Michael Ende: Imagination as Truth.
I have been re-reading The Neverending Story alongside essays and transcripts, including one from a conference on children’s literature that Michael Ende gave in Tokyo. I not only enjoy the worlds and characters he presents, but there is something more philosophical that truly resonates with me.
I share the same pursuit of trying not to become truly an adult, not by being childish, but childlike. By adulthood, Ende meant embracing a disenchanted, mutilated, banal, uncreative view of the world: the refusal to surrender imagination and curiosity in exchange for the cruelty of plain, cold facts.
On his view of writing, I understand that even if his books are children's literature, the reader is not supposed to be a child, but an ageless person with the same sensibility, a mirror. As Atreyu saw Bastian as a reflection in the Magic Mirror Gate in The Neverending Story. Writing, reading, creating in general, as an impulse to begin a journey not knowing what or who might follow. An authentic creative game where, in the process, you may find companions and new landscapes.
Art can bypass the boundaries of time, creating and renewing values through words, painting, music. Much of the original meaning can become blurred, even within the same century, the same generation, even within the artist themselves. There is no single, literal interpretation. But again, it is part of the game: playing to rediscover what we already hold inside, our own reflection, to know ourselves and our values through others. With values, I rephrase Ende here, though in my mind I picture it more visually. I see images, colours, moods, a constellation that guides you along a path that fills you with wonder and leaves you feeling pleasantly grounded. Values, he said, do not exist by themselves, nor are they innate or obvious. They need us; they need to be created and constantly renewed in order to exist. As the Childlike Empress needed a new name to continue existing.
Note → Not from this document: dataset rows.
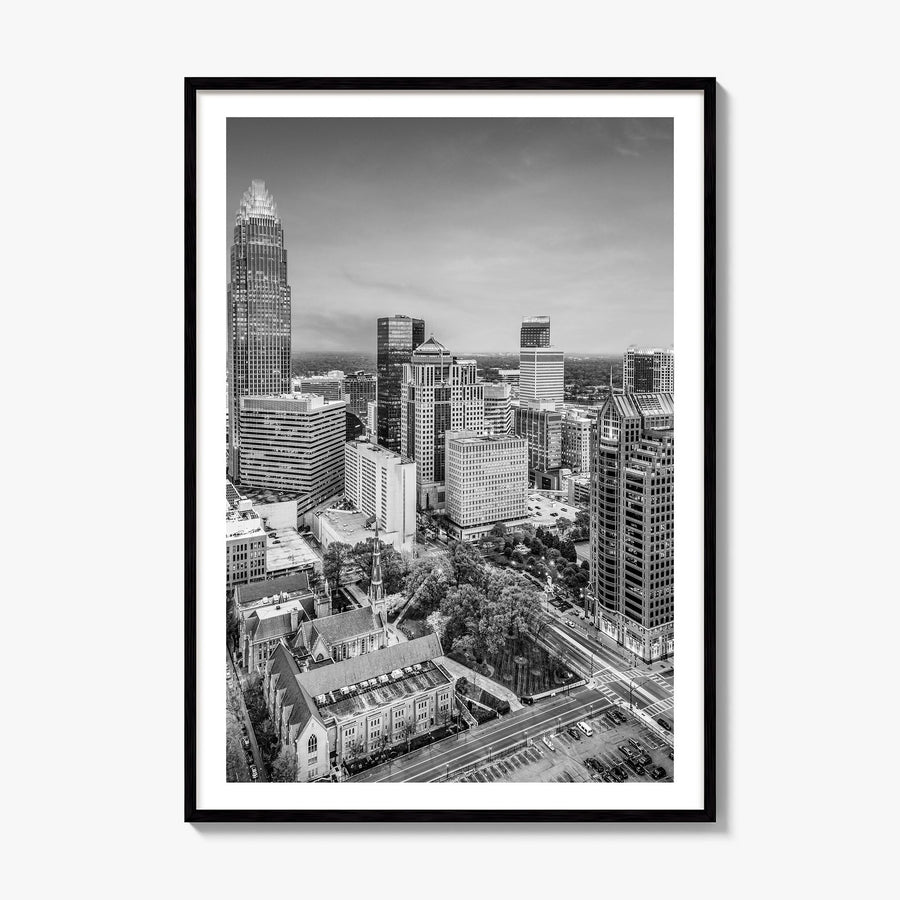 Charlotte Photo No 1 Poster, framed poster mockup, white border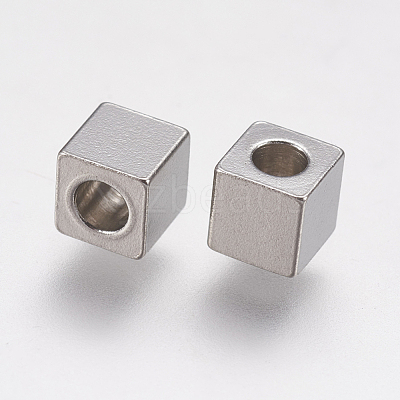 Tarnish Resistant 304 Stainless Steel Beads STAS-K171-40P-4x4mm-1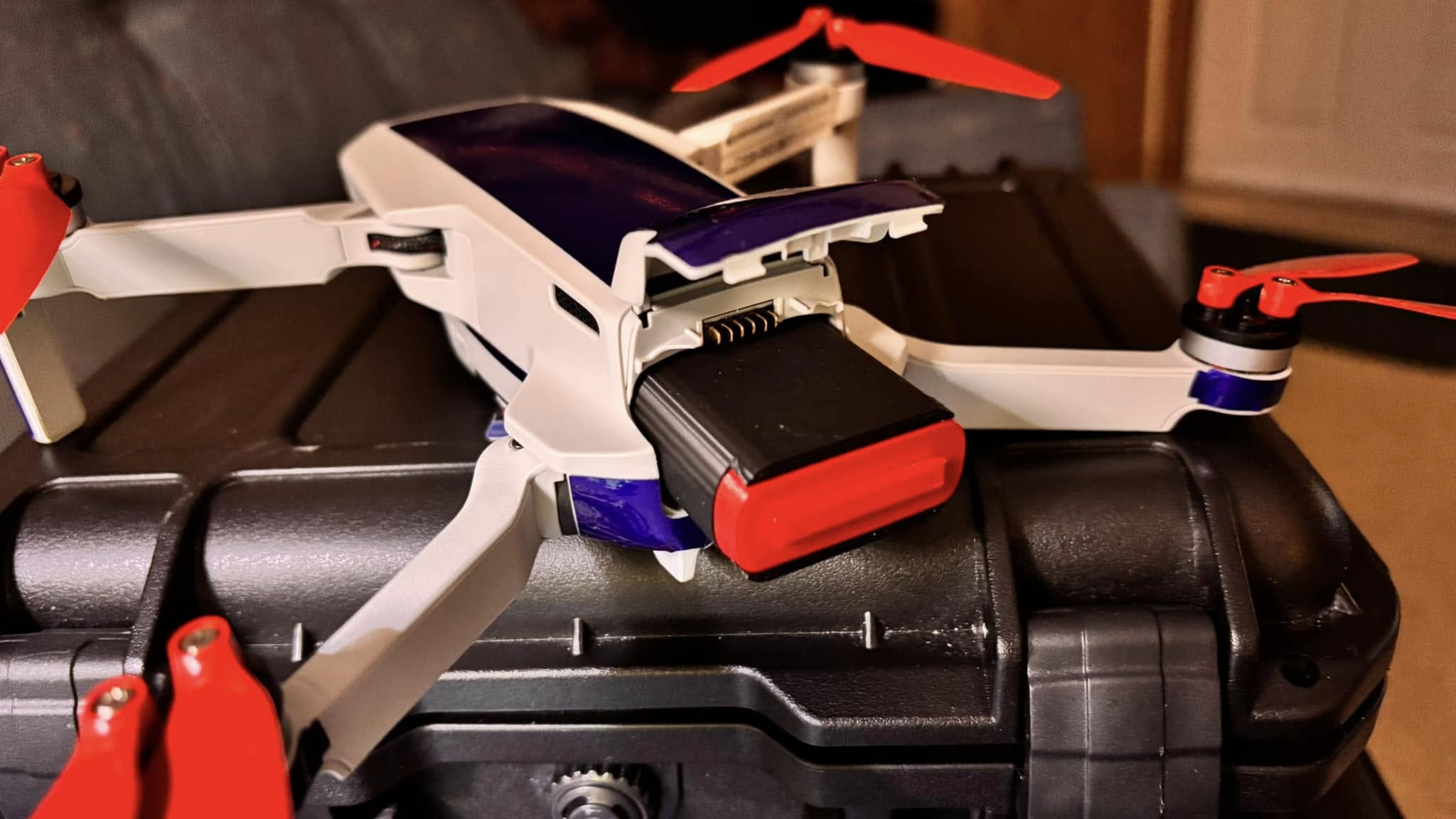 Battery Dummy Storage Compartment for DJI Mini 2, 4K and Specta Mini Drones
Ende points out the difference between defending a value and the creation or renewal of one, comparing a furious pamphlet about the destruction of trees to a poem, a painting, an artwork that makes you love trees and feel the beauty and mystery within them. In the name of rational truth, so much can be lost. Instead, the interpretation of facts through metaphor can be understood more deeply and felt more closely, without sacrificing the charm. The same fact can be described from multiple angles. The same person can be photographed in different ways and from different perspectives and still yield a poor picture, an incomplete reflection that fails to capture their spirit. Yet a naive painting may show more authenticity and credibility, as in the absurd world of Chagall.
He chose not only imagination and beauty as essential pillars of this resistance, but also humour. Without humour, all these pillars would be set in shifting sands. To take nothing too seriously, to avoid fanaticism and dogma; without that, the fairy dust simply blows away.
I do profoundly believe what he said: that people appreciate nothing so much as someone who offers them a little beauty, and that the world today, perhaps more than ever, holds a nostalgic, almost visceral thirst for it.
I suppose when I paint, it is just a tiny, microscopic attempt on my part to renew these values.